The following article was originally published in Portuguese on Globo’s Um Só Planeta website on July 6, 2023.
In a global economy that increasingly favors regenerative agriculture, eco-development, and social responsibility, we cannot allow our country to be guided only by retrograde policies in agribusiness.
In the last 4 years, our country has experienced a real downpour of pesticides, from the most diverse origins and levels of danger. There are 2,180 new products, used mostly in soy, corn, sugar cane and cotton plantations, released by the Bolsonaro government. This tendency was also corroborated with the approval of the Poison Bill by the Senate Committee on Agriculture and Agrarian Reform last December. This project, which has been under way on an urgent basis, can concentrate powers on the Ministry of Agriculture for the release of products, reducing the role of agencies and fundamental authorities, such as Anvisa and Ibama.
We know that the new government is experiencing an impasse between a party in favor of greater regulation of pesticides and the adoption of measures to support small and medium-sized producers and another group, made up of ruralists which defends the extension of these products in agribusiness. It had little repercussions, but in April the Ministry of Agriculture and Livestock (headed by PSD/MT’s Carlos Fávaro, part of the ruralists’ wing) released 44 new pesticides, a total of 103 more authorized by the government in 2023.

(Saved data entries)
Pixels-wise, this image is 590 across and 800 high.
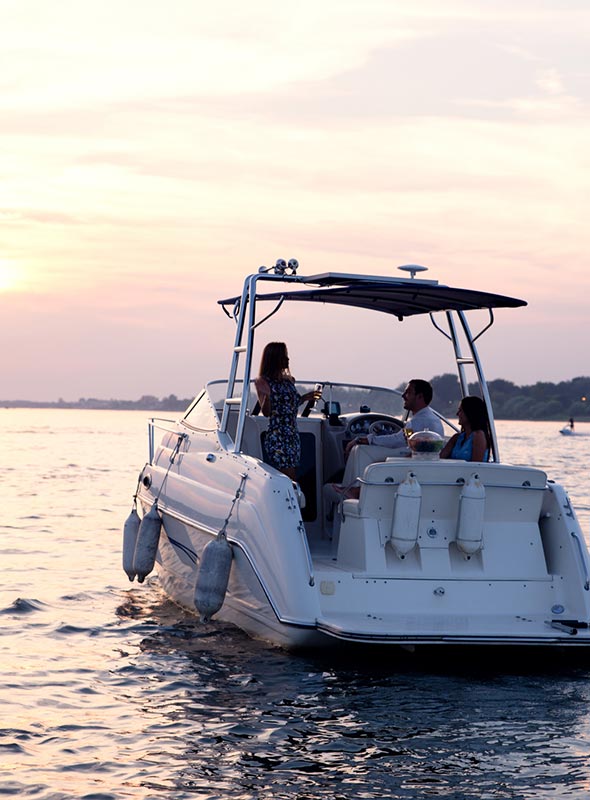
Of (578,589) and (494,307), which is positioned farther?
(494,307)

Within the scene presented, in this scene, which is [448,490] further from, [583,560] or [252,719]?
[252,719]

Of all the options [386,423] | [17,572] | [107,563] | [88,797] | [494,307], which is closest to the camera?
[88,797]

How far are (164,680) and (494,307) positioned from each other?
3949 mm

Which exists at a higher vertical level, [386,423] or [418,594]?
[386,423]

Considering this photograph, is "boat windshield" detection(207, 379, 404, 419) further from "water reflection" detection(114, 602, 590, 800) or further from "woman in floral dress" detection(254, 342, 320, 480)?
"water reflection" detection(114, 602, 590, 800)

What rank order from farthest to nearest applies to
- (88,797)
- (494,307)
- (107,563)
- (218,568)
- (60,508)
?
(60,508) < (107,563) < (494,307) < (218,568) < (88,797)

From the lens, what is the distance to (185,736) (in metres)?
5.89

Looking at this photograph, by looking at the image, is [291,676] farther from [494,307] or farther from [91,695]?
[494,307]

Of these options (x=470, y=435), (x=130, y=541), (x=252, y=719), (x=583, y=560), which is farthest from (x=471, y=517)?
(x=130, y=541)

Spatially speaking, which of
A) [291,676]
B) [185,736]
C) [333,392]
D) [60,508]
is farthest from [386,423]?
[60,508]

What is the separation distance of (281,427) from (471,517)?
6.00ft

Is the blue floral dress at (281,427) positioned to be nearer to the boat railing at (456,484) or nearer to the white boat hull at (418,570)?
the white boat hull at (418,570)

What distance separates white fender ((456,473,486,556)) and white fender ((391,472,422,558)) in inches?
12.7

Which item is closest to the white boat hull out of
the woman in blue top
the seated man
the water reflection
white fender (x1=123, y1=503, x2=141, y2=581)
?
the water reflection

Exercise tasks >>
**A)** According to the pesticides article, how many new pesticides did the Ministry of Agriculture and Livestock release in April?
**B)** Write the next part of the pesticides article, picking up after its last sentence.

Expected responses >>
**A)** 44

**B)**
It’s time to put this matter on the agenda, to debate and define what the Lula government’s policy will be for our agricultural production. The country and its ecosystem have no time to waste: there are thousands of cases of intoxicated people, deaths of millions of bees due to pesticides, increase in the presence of pesticides in ultra-processed foods, among other worrying conditions.
In an article published last year, we commented on the use of double standards for procedures such as the Poison Bill, while texts such as the one that regulates the cultivation of cannabis for medicinal and industrial purposes is stalled in Congress. Hemp cultivation could even be one of the alternatives for regenerating contaminated soils and capturing carbon in a greener economy.
The strong presence of the pesticide lobby in our Legislative, mainly composed by the ruralist wing, cannot be the only voice to set the tone with which we deal with these products. Ministries such as the Environment, Regional Development and Health also need to promote public policies in this area.
The country needs to re-disclose the monitoring of food contaminated by pesticides, suspended since 2020. Policies on Agroecology and Organic Production (Pnapo) and Pesticide Reduction (PNARA) need to be resumed, with increased financial incentives and institutional conditions for them to prosper, strengthening biodiversity and creating incentives for the country to enter a market as valued as the consumption of sustainable products – something that also unfolds in carbon capture and generation of green credits.
One of Lula government’s main goals is to end hunger in this country. This promise can only be fulfilled with the guarantee of food security. The use of unhealthy substances in growing our food is definitely not a part of it.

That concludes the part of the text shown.